• _Task requirements_
Identify the line in which "What is the spatial distance" appears, then reproduce that line and all remaining lines of the records word for word.

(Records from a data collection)
┏━━

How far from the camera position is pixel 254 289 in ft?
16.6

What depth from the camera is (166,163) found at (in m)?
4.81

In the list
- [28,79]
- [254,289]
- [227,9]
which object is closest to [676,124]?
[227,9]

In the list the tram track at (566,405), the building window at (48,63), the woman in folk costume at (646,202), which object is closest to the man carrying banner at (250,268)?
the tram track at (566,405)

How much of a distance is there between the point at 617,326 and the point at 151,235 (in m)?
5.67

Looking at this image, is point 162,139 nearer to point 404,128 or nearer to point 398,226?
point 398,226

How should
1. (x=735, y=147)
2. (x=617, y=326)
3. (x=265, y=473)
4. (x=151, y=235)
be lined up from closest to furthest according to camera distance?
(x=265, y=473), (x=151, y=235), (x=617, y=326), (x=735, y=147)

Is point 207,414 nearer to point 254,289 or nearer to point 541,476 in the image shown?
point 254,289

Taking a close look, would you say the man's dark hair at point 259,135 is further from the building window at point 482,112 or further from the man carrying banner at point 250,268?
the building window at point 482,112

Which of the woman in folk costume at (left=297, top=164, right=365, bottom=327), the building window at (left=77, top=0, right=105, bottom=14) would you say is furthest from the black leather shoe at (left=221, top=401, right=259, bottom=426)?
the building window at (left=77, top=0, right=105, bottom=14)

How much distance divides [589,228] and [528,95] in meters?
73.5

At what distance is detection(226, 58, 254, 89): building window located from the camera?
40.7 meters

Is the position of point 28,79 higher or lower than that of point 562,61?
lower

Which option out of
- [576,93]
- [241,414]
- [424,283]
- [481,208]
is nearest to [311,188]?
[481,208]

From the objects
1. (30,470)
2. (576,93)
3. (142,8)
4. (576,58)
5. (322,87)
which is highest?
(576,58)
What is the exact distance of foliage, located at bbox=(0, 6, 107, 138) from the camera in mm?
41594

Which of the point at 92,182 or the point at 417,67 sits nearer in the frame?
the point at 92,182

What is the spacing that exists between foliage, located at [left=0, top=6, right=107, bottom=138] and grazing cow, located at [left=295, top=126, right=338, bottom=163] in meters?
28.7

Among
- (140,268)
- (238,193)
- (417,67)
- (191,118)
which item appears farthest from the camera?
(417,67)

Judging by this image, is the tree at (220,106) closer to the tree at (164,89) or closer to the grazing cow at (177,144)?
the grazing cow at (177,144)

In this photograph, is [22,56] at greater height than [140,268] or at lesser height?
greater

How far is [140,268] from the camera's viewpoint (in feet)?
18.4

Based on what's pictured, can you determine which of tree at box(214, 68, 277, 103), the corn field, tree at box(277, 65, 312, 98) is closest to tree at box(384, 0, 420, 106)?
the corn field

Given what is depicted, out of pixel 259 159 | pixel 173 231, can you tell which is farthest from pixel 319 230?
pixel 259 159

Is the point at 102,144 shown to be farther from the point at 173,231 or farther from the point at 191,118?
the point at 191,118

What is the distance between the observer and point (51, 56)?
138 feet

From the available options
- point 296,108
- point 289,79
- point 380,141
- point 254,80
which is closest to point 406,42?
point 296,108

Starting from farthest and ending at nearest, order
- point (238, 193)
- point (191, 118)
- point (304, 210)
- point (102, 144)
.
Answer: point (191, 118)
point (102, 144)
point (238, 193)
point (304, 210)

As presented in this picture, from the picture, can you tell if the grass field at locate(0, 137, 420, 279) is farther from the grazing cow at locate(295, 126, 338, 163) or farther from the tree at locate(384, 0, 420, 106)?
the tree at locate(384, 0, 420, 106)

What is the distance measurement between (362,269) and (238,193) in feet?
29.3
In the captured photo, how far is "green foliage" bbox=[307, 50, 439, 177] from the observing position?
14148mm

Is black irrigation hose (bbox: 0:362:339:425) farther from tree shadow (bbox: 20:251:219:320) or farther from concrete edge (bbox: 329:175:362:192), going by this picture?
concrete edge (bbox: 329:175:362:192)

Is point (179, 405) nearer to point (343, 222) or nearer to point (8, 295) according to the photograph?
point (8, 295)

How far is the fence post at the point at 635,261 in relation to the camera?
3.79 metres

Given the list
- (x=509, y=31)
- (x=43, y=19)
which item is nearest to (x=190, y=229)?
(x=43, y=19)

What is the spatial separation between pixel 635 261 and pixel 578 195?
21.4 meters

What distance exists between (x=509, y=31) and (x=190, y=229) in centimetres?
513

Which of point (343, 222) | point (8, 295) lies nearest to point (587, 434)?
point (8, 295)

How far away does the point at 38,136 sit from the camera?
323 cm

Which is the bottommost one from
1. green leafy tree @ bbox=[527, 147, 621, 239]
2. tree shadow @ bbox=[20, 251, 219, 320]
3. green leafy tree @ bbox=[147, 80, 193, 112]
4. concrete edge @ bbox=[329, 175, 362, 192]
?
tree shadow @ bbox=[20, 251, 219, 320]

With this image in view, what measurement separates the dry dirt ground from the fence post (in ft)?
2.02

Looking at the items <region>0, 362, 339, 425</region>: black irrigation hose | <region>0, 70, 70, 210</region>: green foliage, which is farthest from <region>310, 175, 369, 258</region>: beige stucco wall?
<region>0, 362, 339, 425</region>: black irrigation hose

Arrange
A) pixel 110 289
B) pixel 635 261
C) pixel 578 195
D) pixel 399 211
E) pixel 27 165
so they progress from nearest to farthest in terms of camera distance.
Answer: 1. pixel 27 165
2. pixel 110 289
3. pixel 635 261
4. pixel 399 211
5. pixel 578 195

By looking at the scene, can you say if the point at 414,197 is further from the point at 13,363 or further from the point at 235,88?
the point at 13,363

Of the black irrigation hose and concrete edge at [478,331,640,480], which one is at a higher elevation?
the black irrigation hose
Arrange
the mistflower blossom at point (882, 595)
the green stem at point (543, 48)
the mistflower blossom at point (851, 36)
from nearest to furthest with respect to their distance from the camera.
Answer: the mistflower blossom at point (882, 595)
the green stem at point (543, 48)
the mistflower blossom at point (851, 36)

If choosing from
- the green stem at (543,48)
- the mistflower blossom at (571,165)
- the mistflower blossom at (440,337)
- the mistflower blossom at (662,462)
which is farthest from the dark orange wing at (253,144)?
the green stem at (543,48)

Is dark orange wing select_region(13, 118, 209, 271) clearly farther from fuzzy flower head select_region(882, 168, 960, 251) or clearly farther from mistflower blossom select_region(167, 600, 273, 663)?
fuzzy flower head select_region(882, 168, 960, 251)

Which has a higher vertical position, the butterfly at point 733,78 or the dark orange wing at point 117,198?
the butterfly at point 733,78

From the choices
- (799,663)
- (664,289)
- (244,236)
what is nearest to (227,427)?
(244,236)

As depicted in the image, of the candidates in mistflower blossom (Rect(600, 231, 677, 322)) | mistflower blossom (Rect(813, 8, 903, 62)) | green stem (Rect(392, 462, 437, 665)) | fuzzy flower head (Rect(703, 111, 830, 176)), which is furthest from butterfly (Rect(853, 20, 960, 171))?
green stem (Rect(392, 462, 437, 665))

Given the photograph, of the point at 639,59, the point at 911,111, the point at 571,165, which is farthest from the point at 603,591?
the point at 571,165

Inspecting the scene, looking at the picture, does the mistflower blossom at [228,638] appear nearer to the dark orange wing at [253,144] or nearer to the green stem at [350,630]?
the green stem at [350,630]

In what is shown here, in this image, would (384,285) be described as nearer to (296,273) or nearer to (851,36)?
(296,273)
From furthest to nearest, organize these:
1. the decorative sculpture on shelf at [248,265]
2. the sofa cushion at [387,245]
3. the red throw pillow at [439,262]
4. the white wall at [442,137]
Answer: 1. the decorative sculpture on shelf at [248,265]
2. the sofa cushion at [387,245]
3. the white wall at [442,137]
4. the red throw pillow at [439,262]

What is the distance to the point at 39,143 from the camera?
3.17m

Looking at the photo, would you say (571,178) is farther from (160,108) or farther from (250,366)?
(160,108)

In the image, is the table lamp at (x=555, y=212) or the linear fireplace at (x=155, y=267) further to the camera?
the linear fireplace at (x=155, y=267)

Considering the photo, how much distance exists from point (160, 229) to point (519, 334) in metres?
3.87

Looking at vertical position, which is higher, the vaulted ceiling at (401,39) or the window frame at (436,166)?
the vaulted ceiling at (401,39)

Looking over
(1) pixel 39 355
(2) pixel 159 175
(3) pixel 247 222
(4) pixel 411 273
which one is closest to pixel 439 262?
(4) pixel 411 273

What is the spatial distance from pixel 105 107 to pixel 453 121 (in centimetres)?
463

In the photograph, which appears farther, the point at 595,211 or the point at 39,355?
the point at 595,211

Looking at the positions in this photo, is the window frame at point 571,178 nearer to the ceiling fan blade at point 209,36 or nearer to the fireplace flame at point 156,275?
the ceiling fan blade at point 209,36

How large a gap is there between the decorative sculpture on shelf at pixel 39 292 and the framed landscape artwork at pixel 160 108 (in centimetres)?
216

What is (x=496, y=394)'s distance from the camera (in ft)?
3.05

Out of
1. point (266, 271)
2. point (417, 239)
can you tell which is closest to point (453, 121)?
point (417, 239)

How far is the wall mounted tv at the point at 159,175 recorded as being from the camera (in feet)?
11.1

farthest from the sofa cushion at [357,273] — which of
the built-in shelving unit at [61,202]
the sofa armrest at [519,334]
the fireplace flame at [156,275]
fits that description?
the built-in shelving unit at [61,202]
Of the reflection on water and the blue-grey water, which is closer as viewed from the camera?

┗━━

• _Result_
What is the spatial distance from pixel 105 107 to pixel 453 121 (in centimetres)?
463

In the photograph, which appears farther, the point at 595,211 or the point at 39,355?
the point at 595,211

Looking at the positions in this photo, is the window frame at point 571,178 nearer to the ceiling fan blade at point 209,36 or nearer to the fireplace flame at point 156,275?
the ceiling fan blade at point 209,36

How large a gap is there between the decorative sculpture on shelf at pixel 39 292 and the framed landscape artwork at pixel 160 108 (in centimetres)?
216

What is (x=496, y=394)'s distance from the camera (in ft)?
3.05

Out of
1. point (266, 271)
2. point (417, 239)
can you tell which is closest to point (453, 121)?
point (417, 239)

How far is the wall mounted tv at the point at 159,175 recorded as being from the camera (in feet)?
11.1

farthest from the sofa cushion at [357,273] — which of
the built-in shelving unit at [61,202]
the sofa armrest at [519,334]
the fireplace flame at [156,275]
fits that description?
the built-in shelving unit at [61,202]
Of the reflection on water and the blue-grey water, which is closer as viewed from the camera?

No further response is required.